Whenever I received the work output of a research assistant I’ve had to do some reading, thinking and evaluation.

Nowadays I use DT Pro/Office as my research assistant. It’s amazingly inexpensive, but I rate it as perhaps the best one I’ve ever had. It manages my collections, rapidly searches material and I make a great deal of use of See Also for finding insights into relationships of ideas.

See Also isn’t trained in any discipline. But it’s very quick in looking for relationships among the uses of words in my large collection of references and notes. It makes a lot of dumb suggestions, but also a lot of suggestions that turn out to be very useful.

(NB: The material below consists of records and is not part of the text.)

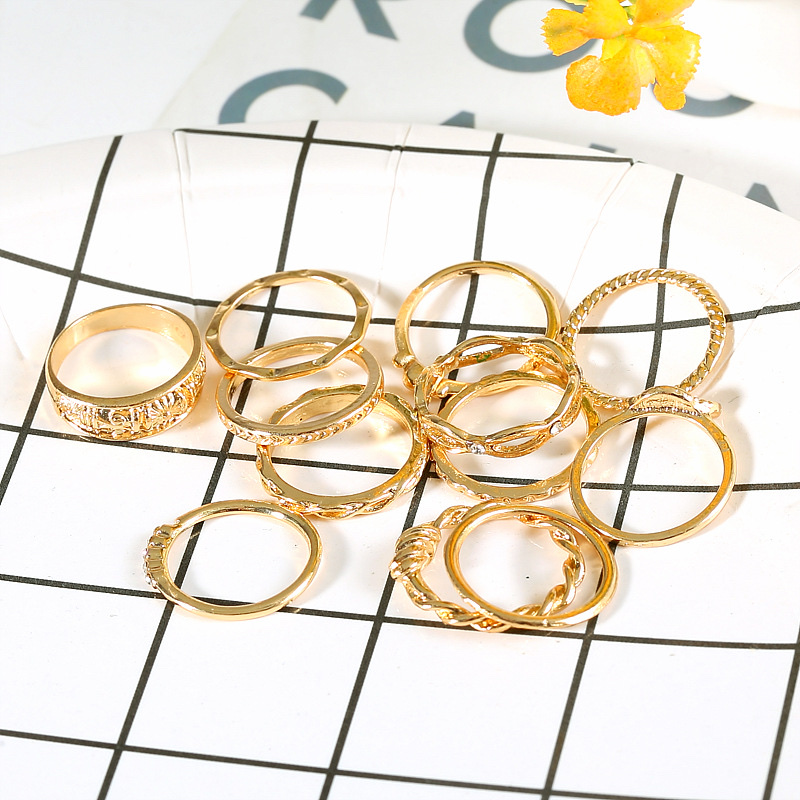 关节戒指套装复古镶钻戒指 十二个组合缠绕打结雕花12件套装戒指 详情图3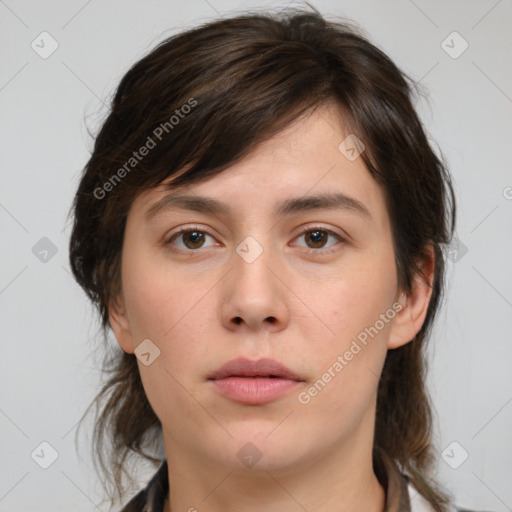 Neutral white young-adult female with medium  brown hair and brown eyes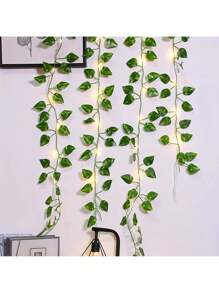 1入綠色人造常春藤葉藤蔓植物,搭配銅線led串燈,電池供電,適用於房間、臥室、庭院裝飾,春季節慶氛圍 - 黃色 - 查看 10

It’s my responsibility to understand the disciplines that I’m researching for a project, and to evaluate the suggestions made to me. Sometimes I’ll follow a trail of See Also suggestions. Once in a while I have a “Eureka!” moment – See Also has helped me grasp an insight – perhaps about population dynamics in an ecological setting, or perhaps a fundamental difference between environmental regulations in the European Union and those in the U.S. – that is surprising and useful, something I hadn’t thought of.

I’ve been building that collection of reference materials for years, beginning long before i started using an early version of DEVONthink. Prior to putting them into a database, each PDF or text or HTML file sat on my computer drive individually, each opening in its own application. Yes, I could search across files to an extent. But from the beginning DEVONthink included the ability to search for contextual relationships among documents. As my database grew (and it’s still growing) that feature has become more and more useful to me. It allows modes of interaction with the information content of a database that are not possible with any of the other Mac database applications noted above. That’s why I call DT Pro/Office the best research assistant I’ve ever had.

hwangeruk · January 21, 2008, 11:02pm

wow, thanks for the “astonishing” reply!

I totally agree with your view on tagging, it takes a lot of maintenance.
I also have had this “academic” discussion with myself when deciding when archiving my emails at work into a hierarchy, or just relying on skillful searching.

Hierarchy like tags takes an additional overhead, and I have found that dumping all my archive emails into one pot and using smarter searches proves to be more efficient in terms of time spent managing the data. I’ve yet to not be able to find anything, even if it takes 10 minutes of head scratching and searching, but filing would have taken cumulatively much more than that over the last 5 years of this particular company/mail.

You’ve really got my interest up. I need to tinker some more to see what I can get out of it
Presumably Spotlight is indexing in the background which I could turn off once my files are in DT? As I don’t really need to find files otherwise

Sounds like DT has matured over a period of time. I like iteration rather than revolution

Thanks for your input.